**What is being asked:**
Restate the entries word for word, omitting nothing.

Spatial question records
>>

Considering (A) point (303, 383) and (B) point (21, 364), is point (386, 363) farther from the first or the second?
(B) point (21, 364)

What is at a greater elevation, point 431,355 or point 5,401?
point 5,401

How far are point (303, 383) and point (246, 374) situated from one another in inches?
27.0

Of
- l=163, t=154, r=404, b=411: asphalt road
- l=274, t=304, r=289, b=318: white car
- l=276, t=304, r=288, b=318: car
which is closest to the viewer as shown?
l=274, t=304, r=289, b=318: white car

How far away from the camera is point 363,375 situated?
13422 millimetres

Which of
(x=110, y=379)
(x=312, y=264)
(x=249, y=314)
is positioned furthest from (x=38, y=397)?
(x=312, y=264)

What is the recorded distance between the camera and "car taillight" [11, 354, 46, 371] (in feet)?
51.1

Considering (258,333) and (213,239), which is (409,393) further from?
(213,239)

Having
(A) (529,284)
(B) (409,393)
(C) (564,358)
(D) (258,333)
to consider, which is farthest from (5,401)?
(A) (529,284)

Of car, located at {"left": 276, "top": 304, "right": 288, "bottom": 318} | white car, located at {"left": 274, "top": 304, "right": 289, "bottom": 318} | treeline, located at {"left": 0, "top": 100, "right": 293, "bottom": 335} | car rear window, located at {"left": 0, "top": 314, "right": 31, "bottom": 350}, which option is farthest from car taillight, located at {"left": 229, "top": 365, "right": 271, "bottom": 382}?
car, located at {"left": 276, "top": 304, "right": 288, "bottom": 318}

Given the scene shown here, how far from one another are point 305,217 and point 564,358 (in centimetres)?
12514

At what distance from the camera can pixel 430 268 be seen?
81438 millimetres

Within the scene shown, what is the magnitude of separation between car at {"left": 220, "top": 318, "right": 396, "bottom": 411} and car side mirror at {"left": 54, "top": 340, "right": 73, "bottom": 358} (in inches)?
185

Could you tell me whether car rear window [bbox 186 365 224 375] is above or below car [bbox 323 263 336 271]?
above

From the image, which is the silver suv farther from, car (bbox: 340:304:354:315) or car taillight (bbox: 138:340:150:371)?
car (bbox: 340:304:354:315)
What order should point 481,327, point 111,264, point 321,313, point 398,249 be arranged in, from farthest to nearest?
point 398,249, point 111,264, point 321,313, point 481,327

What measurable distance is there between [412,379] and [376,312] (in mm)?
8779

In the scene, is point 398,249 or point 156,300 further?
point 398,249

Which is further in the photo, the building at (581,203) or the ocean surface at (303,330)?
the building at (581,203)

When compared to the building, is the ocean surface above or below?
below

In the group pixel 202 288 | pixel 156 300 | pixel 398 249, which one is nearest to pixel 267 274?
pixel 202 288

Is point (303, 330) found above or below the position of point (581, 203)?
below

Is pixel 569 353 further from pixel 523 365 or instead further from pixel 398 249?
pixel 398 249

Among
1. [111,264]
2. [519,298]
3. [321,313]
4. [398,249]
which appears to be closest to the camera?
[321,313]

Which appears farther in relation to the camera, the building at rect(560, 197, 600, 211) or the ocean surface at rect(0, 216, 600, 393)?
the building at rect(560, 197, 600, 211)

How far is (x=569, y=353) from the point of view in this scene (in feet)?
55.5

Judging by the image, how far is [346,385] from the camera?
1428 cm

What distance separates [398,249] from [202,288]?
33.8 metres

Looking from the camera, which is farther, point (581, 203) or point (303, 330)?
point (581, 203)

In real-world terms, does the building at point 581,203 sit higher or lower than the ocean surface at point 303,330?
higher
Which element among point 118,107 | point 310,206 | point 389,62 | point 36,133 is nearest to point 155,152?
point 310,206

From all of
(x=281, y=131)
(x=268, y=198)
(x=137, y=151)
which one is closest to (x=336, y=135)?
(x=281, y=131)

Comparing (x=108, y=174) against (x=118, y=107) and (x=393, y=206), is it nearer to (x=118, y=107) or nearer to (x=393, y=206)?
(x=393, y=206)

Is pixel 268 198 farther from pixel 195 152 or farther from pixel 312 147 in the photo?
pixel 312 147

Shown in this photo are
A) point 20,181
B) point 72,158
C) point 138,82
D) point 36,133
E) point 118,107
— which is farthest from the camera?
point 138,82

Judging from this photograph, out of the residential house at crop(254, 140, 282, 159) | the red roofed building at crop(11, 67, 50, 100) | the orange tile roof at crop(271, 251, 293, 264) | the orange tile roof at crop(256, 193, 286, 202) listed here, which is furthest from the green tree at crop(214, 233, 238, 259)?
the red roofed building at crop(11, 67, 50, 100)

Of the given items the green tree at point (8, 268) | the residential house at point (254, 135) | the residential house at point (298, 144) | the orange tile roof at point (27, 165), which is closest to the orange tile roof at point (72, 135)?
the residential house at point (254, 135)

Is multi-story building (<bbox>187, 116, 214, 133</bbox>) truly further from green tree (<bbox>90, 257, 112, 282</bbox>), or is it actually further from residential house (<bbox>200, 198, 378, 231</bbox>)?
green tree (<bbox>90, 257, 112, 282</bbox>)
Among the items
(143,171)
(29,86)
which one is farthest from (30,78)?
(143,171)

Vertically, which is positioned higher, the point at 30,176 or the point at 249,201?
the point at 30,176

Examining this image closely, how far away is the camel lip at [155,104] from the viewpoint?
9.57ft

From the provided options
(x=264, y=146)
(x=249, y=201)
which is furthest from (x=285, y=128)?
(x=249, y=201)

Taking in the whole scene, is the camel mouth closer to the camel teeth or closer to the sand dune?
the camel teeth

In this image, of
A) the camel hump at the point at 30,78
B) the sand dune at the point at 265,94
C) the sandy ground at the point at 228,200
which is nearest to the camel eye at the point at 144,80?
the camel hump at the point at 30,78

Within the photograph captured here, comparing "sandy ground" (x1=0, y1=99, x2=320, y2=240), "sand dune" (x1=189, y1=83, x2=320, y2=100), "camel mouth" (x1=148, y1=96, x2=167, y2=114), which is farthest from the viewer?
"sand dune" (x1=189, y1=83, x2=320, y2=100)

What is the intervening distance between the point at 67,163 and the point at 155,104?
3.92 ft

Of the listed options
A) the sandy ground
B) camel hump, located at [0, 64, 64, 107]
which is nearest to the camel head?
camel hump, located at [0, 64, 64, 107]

<<

**Task output:**
Considering (A) point (303, 383) and (B) point (21, 364), is point (386, 363) farther from the first or the second?
(B) point (21, 364)

What is at a greater elevation, point 431,355 or point 5,401?
point 5,401

How far are point (303, 383) and point (246, 374) situated from one another in inches?
27.0

Of
- l=163, t=154, r=404, b=411: asphalt road
- l=274, t=304, r=289, b=318: white car
- l=276, t=304, r=288, b=318: car
which is closest to the viewer as shown?
l=274, t=304, r=289, b=318: white car

How far away from the camera is point 363,375 situated?
13422 millimetres

Which of
(x=110, y=379)
(x=312, y=264)
(x=249, y=314)
is positioned furthest from (x=38, y=397)?
(x=312, y=264)

What is the recorded distance between the camera and "car taillight" [11, 354, 46, 371] (in feet)?
51.1

Considering (258,333) and (213,239), which is (409,393) further from?
(213,239)

Having
(A) (529,284)
(B) (409,393)
(C) (564,358)
(D) (258,333)
to consider, which is farthest from (5,401)?
(A) (529,284)

Of car, located at {"left": 276, "top": 304, "right": 288, "bottom": 318} | white car, located at {"left": 274, "top": 304, "right": 289, "bottom": 318} | treeline, located at {"left": 0, "top": 100, "right": 293, "bottom": 335} | car rear window, located at {"left": 0, "top": 314, "right": 31, "bottom": 350}, which option is farthest from car taillight, located at {"left": 229, "top": 365, "right": 271, "bottom": 382}?
car, located at {"left": 276, "top": 304, "right": 288, "bottom": 318}

Given the scene shown here, how far from one another are point 305,217 and point 564,358 (in centimetres)?
12514

At what distance from the camera can pixel 430 268 be seen?
81438 millimetres

Within the scene shown, what is the magnitude of separation between car at {"left": 220, "top": 318, "right": 396, "bottom": 411} and car side mirror at {"left": 54, "top": 340, "right": 73, "bottom": 358} (in inches)?
185

Could you tell me whether car rear window [bbox 186 365 224 375] is above or below car [bbox 323 263 336 271]?
above

From the image, which is the silver suv farther from, car (bbox: 340:304:354:315) or car taillight (bbox: 138:340:150:371)?
car (bbox: 340:304:354:315)
What order should point 481,327, point 111,264, point 321,313, point 398,249 be arranged in, from farthest to nearest?
point 398,249, point 111,264, point 321,313, point 481,327

What measurable distance is there between [412,379] and [376,312] (in mm)?
8779

In the scene, is point 398,249 or point 156,300 further?
point 398,249

Which is further in the photo, the building at (581,203) or the ocean surface at (303,330)?
the building at (581,203)

When compared to the building, is the ocean surface above or below?
below

In the group pixel 202 288 | pixel 156 300 | pixel 398 249, which one is nearest to pixel 267 274?
pixel 202 288

Is point (303, 330) found above or below the position of point (581, 203)?
below

Is pixel 569 353 further from pixel 523 365 or instead further from pixel 398 249?
pixel 398 249

Among
1. [111,264]
2. [519,298]
3. [321,313]
4. [398,249]
which appears to be closest to the camera?
[321,313]

Which appears farther in relation to the camera, the building at rect(560, 197, 600, 211) or the ocean surface at rect(0, 216, 600, 393)?
the building at rect(560, 197, 600, 211)

How far is (x=569, y=353) from the point of view in this scene (in feet)?
55.5

Judging by the image, how far is [346,385] from the camera?
1428 cm

What distance separates [398,249] from [202,288]?
33.8 metres

Looking from the camera, which is farther, point (581, 203) or point (303, 330)?
point (581, 203)

In real-world terms, does the building at point 581,203 sit higher or lower than the ocean surface at point 303,330?
higher
Which element among point 118,107 | point 310,206 | point 389,62 | point 36,133 is nearest to point 155,152?
point 310,206

From all of
(x=281, y=131)
(x=268, y=198)
(x=137, y=151)
which one is closest to (x=336, y=135)?
(x=281, y=131)

Comparing (x=108, y=174) against (x=118, y=107) and (x=393, y=206), is it nearer to (x=118, y=107) or nearer to (x=393, y=206)?
(x=393, y=206)

Is pixel 268 198 farther from pixel 195 152 or farther from pixel 312 147 in the photo?
pixel 312 147

Shown in this photo are
A) point 20,181
B) point 72,158
C) point 138,82
D) point 36,133
E) point 118,107
— which is farthest from the camera?
point 138,82

Judging from this photograph, out of the residential house at crop(254, 140, 282, 159) | the red roofed building at crop(11, 67, 50, 100) | the orange tile roof at crop(271, 251, 293, 264) | the orange tile roof at crop(256, 193, 286, 202) listed here, which is furthest from the green tree at crop(214, 233, 238, 259)?
the red roofed building at crop(11, 67, 50, 100)

Of the given items the green tree at point (8, 268) | the residential house at point (254, 135) | the residential house at point (298, 144) | the orange tile roof at point (27, 165), which is closest to the orange tile roof at point (72, 135)?
the residential house at point (254, 135)

Is multi-story building (<bbox>187, 116, 214, 133</bbox>) truly further from green tree (<bbox>90, 257, 112, 282</bbox>), or is it actually further from residential house (<bbox>200, 198, 378, 231</bbox>)?
green tree (<bbox>90, 257, 112, 282</bbox>)
Among the items
(143,171)
(29,86)
which one is farthest from (30,78)?
(143,171)

Vertically, which is positioned higher, the point at 30,176 or the point at 249,201?
the point at 30,176

Examining this image closely, how far away is the camel lip at [155,104] from the viewpoint?
9.57ft

From the provided options
(x=264, y=146)
(x=249, y=201)
which is furthest from (x=285, y=128)?
(x=249, y=201)

Taking in the whole scene, is the camel mouth closer to the camel teeth or closer to the sand dune?
the camel teeth

In this image, of
A) the camel hump at the point at 30,78
B) the sand dune at the point at 265,94
C) the sandy ground at the point at 228,200
which is nearest to the camel eye at the point at 144,80?
the camel hump at the point at 30,78

Within the photograph captured here, comparing "sandy ground" (x1=0, y1=99, x2=320, y2=240), "sand dune" (x1=189, y1=83, x2=320, y2=100), "camel mouth" (x1=148, y1=96, x2=167, y2=114), which is farthest from the viewer?
"sand dune" (x1=189, y1=83, x2=320, y2=100)

What is the intervening distance between the point at 67,163 and the point at 155,104?
3.92 ft

Of the listed options
A) the sandy ground
B) camel hump, located at [0, 64, 64, 107]
which is nearest to the camel head?
camel hump, located at [0, 64, 64, 107]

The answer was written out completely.